[[ Excerpt provided, beginning ]]

Admittedly, the assessee had not shown any payment of supervision charges,
transportation charges, etc., in the accounts. All the authorities had found
that the books of account were not properly maintained. The valuation report
submitted by the assessee also diferred. The first appellate authority found
that the valuation report of the assessee and the Departmental Valuer could not
be sustained and took the average of both, which method was accepted by the
Tribunal also. The High Court was unable to find out any question of law
arising from the finding so arrived at by the Tribunal. No other points were
raised for consideration in these appeals. There was no merit in these appeals.
These three appeals were, accordingly, dismissed. – [Capricon Shopping Complex v. CIT (2003) 260
ITR 647 : 180 CTR 54 : 127 Taxman 230 (Ker.)]
Even though report of DVO cannot be made the sole basis for initiating
action under section 147, read with section 148, it can certainly be considered
with other facts for forming belief that income of assessee has escaped
assessment
The objection of the petitioner regarding collection of information and
reference to valuation cell was baseless in view of sub-section (1A) of section
131 which authorises the issuing of commissions. So in view of aforesaid
provisions, there was no illegality or infirmity in referring the matter
regarding the valuation of property to the DVO by respondent No. 2 which he was
authorised to do so, notwithstanding that no proceedings with respect to the
above person were pending before him or any other income-tax authority. It was
further wrong to allege that the petitioner had disclosed all the facts. The case
in hand was not a case of change of opinion. Concealment of income was clearly
established in the instant case when the fact of unexplained investment in
building was found. Notices under section 148 had been issued in the instant
case after recording reasons. It was wrong to allege that the action was in any
way unjurisdictional or mala fide.
It was an undisputed position that after having got information about
the loan obtained by the petitioner from the Haryana Financial Corporation,
respondent No. 2 confronted Dr. G with the said information and called upon him
to furnish details and the source of investment on assets pledged with the
Corporation. Thereafter, a detailed investigation was made into the valuation
of the land and building of the nursing home. He then issued notices to Dr. G
under section 147, who responded to the same by asserting that the building did
not belong to him. Respondent No. 2 accepted his version and filed the notice.

[[ Excerpt provided, end ]]
[[ Given material, beginning ]]

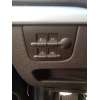 alfa romeo 159 (140) del año 2006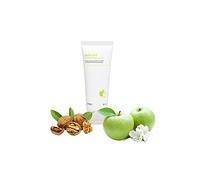 APIEU Apple Acid Visible Peeling Gel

[[ Given material, end ]]

■ **Your tasks**:
[1] Reproduce word for word the part of the tax case excerpt that begins at the words "It was an undisputed" and stops after "filed the notice.".
[2] According to the tax case excerpt, how did the first appellate authority settle the valuation, in a method the Tribunal also accepted?
Answer from the tax case excerpt alone, using nothing from the listing.

■ **Answers to this exercise**:
[1]
It was an undisputed position that after having got information about
the loan obtained by the petitioner from the Haryana Financial Corporation,
respondent No. 2 confronted Dr. G with the said information and called upon him
to furnish details and the source of investment on assets pledged with the
Corporation. Thereafter, a detailed investigation was made into the valuation
of the land and building of the nursing home. He then issued notices to Dr. G
under section 147, who responded to the same by asserting that the building did
not belong to him. Respondent No. 2 accepted his version and filed the notice.

[2] It took the average of the assessee's valuation report and the Departmental Valuer's report.